Start of Block

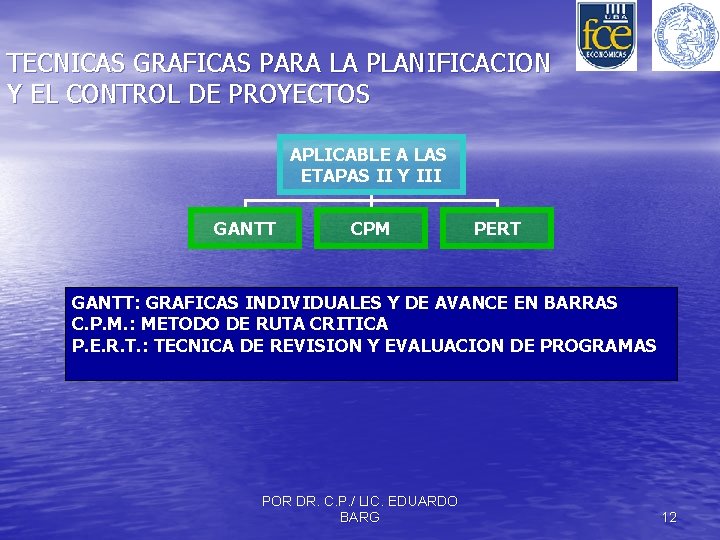 UBA
fce
ECONÓMICAS

TECNICAS GRAFICAS PARA LA PLANIFICACION Y EL CONTROL DE PROYECTOS

APLICABLE A LAS ETAPAS II Y III

GANTT

CPM

PERT

GANTT: GRAFICAS INDIVIDUALES Y DE AVANCE EN BARRAS
C.P.M.: METODO DE RUTA CRITICA
P.E.R.T.: TECNICA DE REVISION Y EVALUACION DE PROGRAMAS

POR DR. C.P./ LIC. EDUARDO BARG

12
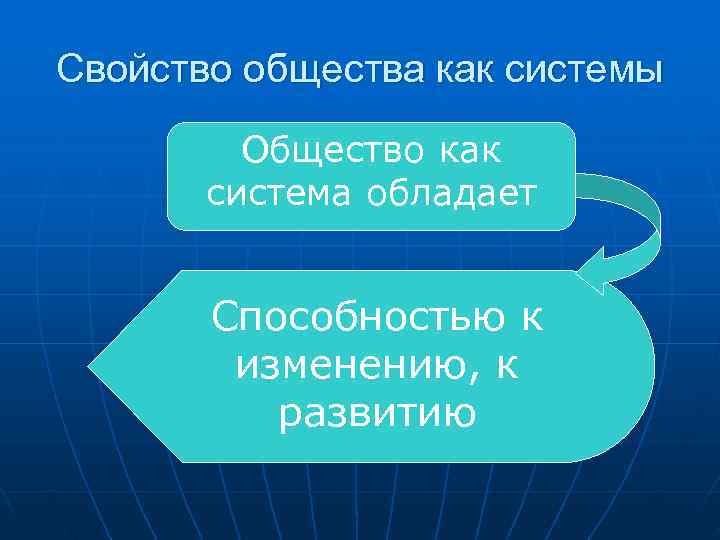 Свойство общества как системы

Общество как система обладает

Способностью к изменению, к развитию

End of Block

Above are the records; return them exactly, minus the pictures.

**Answer area**
 UBA
fce
ECONÓMICAS

TECNICAS GRAFICAS PARA LA PLANIFICACION Y EL CONTROL DE PROYECTOS

APLICABLE A LAS ETAPAS II Y III

GANTT

CPM

PERT

GANTT: GRAFICAS INDIVIDUALES Y DE AVANCE EN BARRAS
C.P.M.: METODO DE RUTA CRITICA
P.E.R.T.: TECNICA DE REVISION Y EVALUACION DE PROGRAMAS

POR DR. C.P./ LIC. EDUARDO BARG

12
 Свойство общества как системы

Общество как система обладает

Способностью к изменению, к развитию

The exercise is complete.